Entries taken from a collection
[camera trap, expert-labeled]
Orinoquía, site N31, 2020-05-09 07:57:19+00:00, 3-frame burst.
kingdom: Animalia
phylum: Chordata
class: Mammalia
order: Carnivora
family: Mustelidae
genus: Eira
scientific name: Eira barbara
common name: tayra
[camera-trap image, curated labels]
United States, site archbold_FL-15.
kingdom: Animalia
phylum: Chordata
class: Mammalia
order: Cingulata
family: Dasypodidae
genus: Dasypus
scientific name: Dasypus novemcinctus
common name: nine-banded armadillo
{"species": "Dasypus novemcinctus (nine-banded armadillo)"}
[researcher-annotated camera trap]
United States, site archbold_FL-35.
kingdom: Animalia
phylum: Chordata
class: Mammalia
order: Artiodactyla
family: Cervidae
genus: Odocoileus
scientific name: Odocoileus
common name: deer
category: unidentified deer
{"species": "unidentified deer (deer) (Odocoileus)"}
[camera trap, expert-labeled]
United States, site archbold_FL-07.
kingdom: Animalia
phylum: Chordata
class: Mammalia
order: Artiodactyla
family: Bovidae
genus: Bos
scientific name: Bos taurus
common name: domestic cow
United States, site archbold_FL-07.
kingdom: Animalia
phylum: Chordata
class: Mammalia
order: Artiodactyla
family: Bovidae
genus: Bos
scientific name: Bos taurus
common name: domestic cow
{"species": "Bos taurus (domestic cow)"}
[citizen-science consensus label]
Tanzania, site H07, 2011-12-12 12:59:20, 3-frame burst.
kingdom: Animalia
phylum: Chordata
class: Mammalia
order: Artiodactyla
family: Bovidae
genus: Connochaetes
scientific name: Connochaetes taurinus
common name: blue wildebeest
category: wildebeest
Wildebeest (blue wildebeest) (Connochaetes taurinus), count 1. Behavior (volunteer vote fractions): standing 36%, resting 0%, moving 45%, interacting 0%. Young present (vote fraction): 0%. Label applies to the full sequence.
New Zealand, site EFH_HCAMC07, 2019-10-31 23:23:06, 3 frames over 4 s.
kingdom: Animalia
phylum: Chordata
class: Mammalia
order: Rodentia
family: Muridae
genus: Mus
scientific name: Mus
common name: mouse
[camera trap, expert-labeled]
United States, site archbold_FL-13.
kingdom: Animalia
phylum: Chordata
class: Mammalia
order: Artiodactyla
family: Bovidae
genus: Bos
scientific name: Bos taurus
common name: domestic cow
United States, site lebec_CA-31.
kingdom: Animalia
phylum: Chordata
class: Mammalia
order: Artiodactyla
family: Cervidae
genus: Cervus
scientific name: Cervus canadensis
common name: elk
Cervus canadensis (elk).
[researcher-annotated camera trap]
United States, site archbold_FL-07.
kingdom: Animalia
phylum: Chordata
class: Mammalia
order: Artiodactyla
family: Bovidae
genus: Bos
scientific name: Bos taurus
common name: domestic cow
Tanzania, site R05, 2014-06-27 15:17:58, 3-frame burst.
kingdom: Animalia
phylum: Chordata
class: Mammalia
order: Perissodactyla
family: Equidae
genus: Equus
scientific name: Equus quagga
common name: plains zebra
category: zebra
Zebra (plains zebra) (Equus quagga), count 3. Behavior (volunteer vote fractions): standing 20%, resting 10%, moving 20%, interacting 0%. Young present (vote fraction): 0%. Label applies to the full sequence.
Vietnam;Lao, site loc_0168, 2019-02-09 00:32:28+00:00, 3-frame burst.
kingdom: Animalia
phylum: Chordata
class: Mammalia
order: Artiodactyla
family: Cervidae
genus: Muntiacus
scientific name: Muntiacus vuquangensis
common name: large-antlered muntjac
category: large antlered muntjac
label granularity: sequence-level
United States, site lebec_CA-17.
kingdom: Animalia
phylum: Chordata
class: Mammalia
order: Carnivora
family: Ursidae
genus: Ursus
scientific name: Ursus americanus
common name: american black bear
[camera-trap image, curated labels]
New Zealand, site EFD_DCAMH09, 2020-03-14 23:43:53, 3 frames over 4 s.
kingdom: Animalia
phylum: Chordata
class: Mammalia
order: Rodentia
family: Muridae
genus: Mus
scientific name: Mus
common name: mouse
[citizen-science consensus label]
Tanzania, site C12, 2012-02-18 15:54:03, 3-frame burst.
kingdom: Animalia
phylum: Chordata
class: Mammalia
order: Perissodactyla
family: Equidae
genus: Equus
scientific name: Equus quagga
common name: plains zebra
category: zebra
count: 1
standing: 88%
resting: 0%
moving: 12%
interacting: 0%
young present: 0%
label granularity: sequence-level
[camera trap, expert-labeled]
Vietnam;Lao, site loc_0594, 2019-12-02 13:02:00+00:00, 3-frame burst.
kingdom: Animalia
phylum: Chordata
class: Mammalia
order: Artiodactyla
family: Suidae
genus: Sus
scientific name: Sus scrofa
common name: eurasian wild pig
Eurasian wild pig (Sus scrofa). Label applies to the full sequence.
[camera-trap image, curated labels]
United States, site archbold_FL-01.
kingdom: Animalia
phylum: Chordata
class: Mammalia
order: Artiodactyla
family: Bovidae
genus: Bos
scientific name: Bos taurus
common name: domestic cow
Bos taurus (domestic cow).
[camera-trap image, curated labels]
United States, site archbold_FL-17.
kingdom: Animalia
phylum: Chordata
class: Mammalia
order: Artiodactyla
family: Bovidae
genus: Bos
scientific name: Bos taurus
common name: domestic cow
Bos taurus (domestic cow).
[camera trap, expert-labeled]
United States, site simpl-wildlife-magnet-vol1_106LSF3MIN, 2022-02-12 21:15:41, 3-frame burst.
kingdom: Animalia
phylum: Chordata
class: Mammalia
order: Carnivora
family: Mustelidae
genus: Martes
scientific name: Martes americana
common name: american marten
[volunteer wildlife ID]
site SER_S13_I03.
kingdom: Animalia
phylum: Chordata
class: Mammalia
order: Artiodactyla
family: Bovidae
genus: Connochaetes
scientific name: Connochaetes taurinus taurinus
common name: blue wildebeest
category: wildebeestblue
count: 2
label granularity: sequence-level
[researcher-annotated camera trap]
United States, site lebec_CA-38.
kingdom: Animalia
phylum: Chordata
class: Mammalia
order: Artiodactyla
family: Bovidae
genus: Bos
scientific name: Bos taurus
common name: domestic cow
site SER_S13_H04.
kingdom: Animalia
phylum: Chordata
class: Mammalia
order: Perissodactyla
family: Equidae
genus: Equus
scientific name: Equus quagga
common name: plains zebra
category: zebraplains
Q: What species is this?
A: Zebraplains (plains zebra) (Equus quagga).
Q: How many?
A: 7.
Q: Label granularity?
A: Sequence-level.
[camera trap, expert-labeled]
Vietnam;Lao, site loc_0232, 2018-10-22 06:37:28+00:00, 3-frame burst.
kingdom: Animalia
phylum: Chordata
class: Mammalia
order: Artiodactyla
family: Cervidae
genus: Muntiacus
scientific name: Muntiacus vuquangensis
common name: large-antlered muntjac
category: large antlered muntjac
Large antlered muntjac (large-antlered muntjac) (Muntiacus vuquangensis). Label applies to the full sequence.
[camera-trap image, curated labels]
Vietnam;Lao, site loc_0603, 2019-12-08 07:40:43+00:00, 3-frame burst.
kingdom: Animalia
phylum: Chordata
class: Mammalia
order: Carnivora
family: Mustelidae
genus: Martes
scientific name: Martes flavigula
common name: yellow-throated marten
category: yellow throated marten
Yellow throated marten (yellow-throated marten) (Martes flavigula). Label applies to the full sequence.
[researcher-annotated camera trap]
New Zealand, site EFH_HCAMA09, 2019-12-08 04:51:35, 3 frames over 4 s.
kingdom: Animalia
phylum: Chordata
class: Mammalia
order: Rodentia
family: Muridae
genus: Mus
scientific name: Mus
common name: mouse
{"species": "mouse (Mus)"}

▸ Aim of the task
Transcribe the lines from the first line of the records through the line that contains "common name: nine-banded armadillo", both included, and add nothing else.

▸ Solution to this task
[camera trap, expert-labeled]
Orinoquía, site N31, 2020-05-09 07:57:19+00:00, 3-frame burst.
kingdom: Animalia
phylum: Chordata
class: Mammalia
order: Carnivora
family: Mustelidae
genus: Eira
scientific name: Eira barbara
common name: tayra
[camera-trap image, curated labels]
United States, site archbold_FL-15.
kingdom: Animalia
phylum: Chordata
class: Mammalia
order: Cingulata
family: Dasypodidae
genus: Dasypus
scientific name: Dasypus novemcinctus
common name: nine-banded armadillo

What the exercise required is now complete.